**EXERCISE OBJECTIVE:**
Every entry below should be printed exactly.

※

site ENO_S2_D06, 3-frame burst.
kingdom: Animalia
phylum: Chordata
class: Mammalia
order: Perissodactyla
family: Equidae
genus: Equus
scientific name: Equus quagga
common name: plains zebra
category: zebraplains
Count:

※

**SOLUTION FOR THIS PROBLEM:**
site ENO_S2_D06, 3-frame burst.
kingdom: Animalia
phylum: Chordata
class: Mammalia
order: Perissodactyla
family: Equidae
genus: Equus
scientific name: Equus quagga
common name: plains zebra
category: zebraplains
Count:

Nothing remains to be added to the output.